For me, I enjoy the planning process. For 2020, on the expense side I have 52 planning categories that I track - accounting for everything from Utilities, Insurance, Taxes, Travel, and such. Each one is accurate, adjusted for inflation, based on a previous consumption history, and time-tracked. If there is an unexpected or unplanned change, it can potentially point to a problem (i.e. Water Leak, change in direction at an insurance company, etc.), and take appropriate action. Income planning is similar - I know what is expected and when, and can then dial-up or -down income as needed to take advantage of incentives (tax brackets, ACA subsidiary, etc.). Could I live happily by doing less? For me - no. For somebody else - of course. Again, I like it, but your level of planning detail is up to you. However, I believe that, as Benjamin Franklin said — 'If you fail to plan, you are planning to fail!'
 
Plan for the future? I don't think it is so hard.

First, remember what you were planning 5 years ago. Seriously. What were you doing about the future then? How have things turned out 5 years later?

For myself, everything has turned out hunky-dory. The children have graduated from college. The portfolio has done the expected.

About the only thing I didn't have in my plan was that my children now take me out to dinner and pay for it.
 
If hope is some type of plan, I am greatful that things have turned out well.

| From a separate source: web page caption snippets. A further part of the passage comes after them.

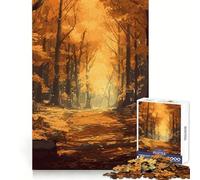 Beautiful Autumn Forest 1000 Piece Jigsaw Puzzles for Adults Teenagers Reasoning Practice Restful Escape Premium Edges Meaningful Gift (50x75cm)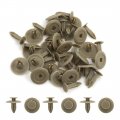 Uxcell Universal 6mm Beige Plastic Trim Rivets Buckle Fastener Clips 20pcs For Car Suv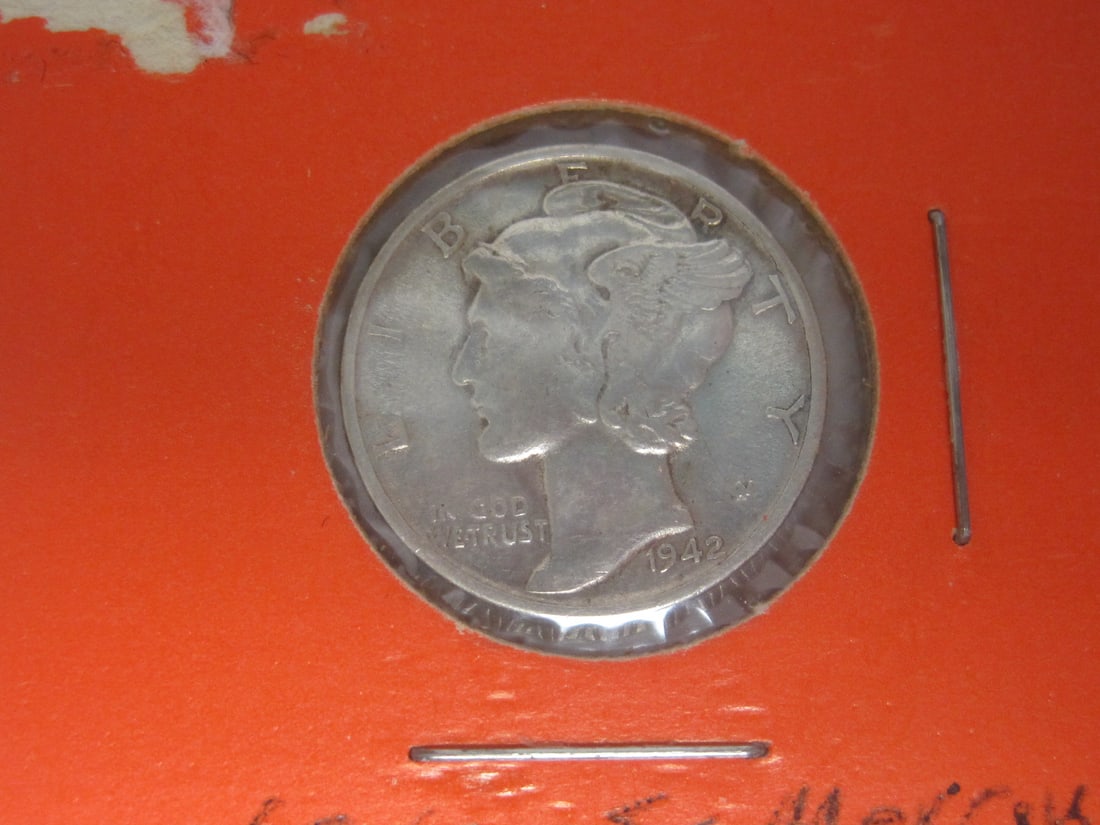 Lot of 4 Mercury Dimes - 2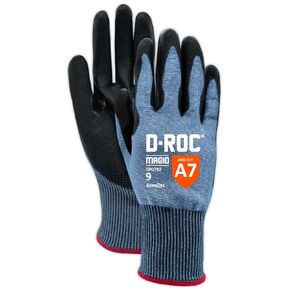 MAGID D-ROC AeroDex Extremely Lightweight Cut Resistant Work Gloves with Polyurethane Palm Coating Size 7/S (12 Pairs)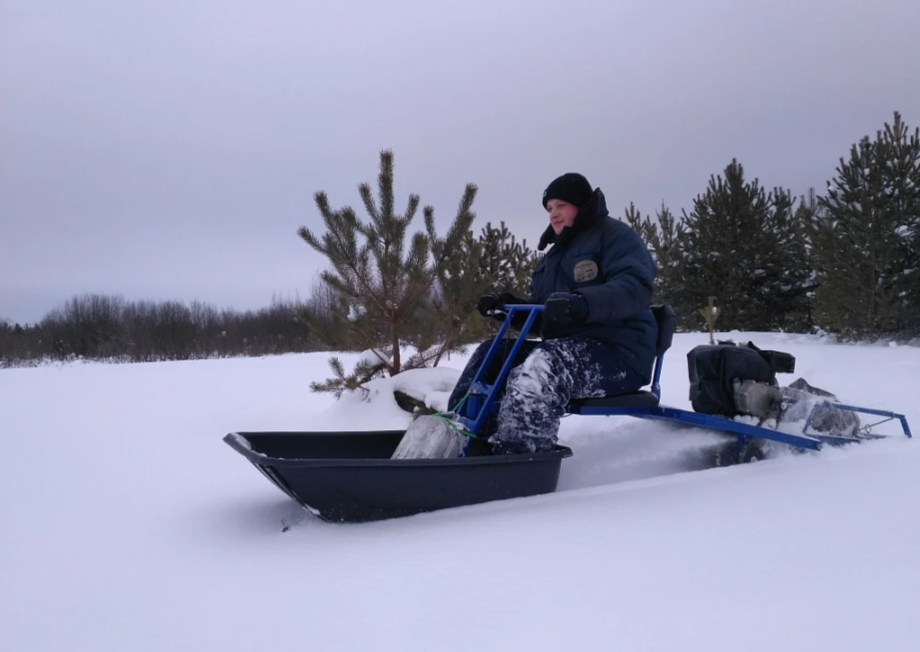 Мотобуксировщик толкач Альбатрос-XL8 с модулем. С фарой, склизы в Новоуральске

At the end of each year I've noticed that my previous guesstimate turns out "wrong", but it's still ok. If there is a large divergence from the expected, I'll need to go back and look at expenses, assumptions, and try to recover from the un-expected.
 
To me, planning is fun. I always do a lot of different scenarios, to give me a sense of how I would do if, say, SS got cut, or the market cratered completely and forever, or what if we had Katrina II, or whatever. I think the reason I enjoy looking at the "what if"s, is that I feel more secure knowing that I could figure out how to survive.

The one thing I cannot seem to plan for is, what if F should happen to die before I do. That's not a financial concern but more of an emotional concern, I suppose. I'd need to go on somehow, but what a blow that would be.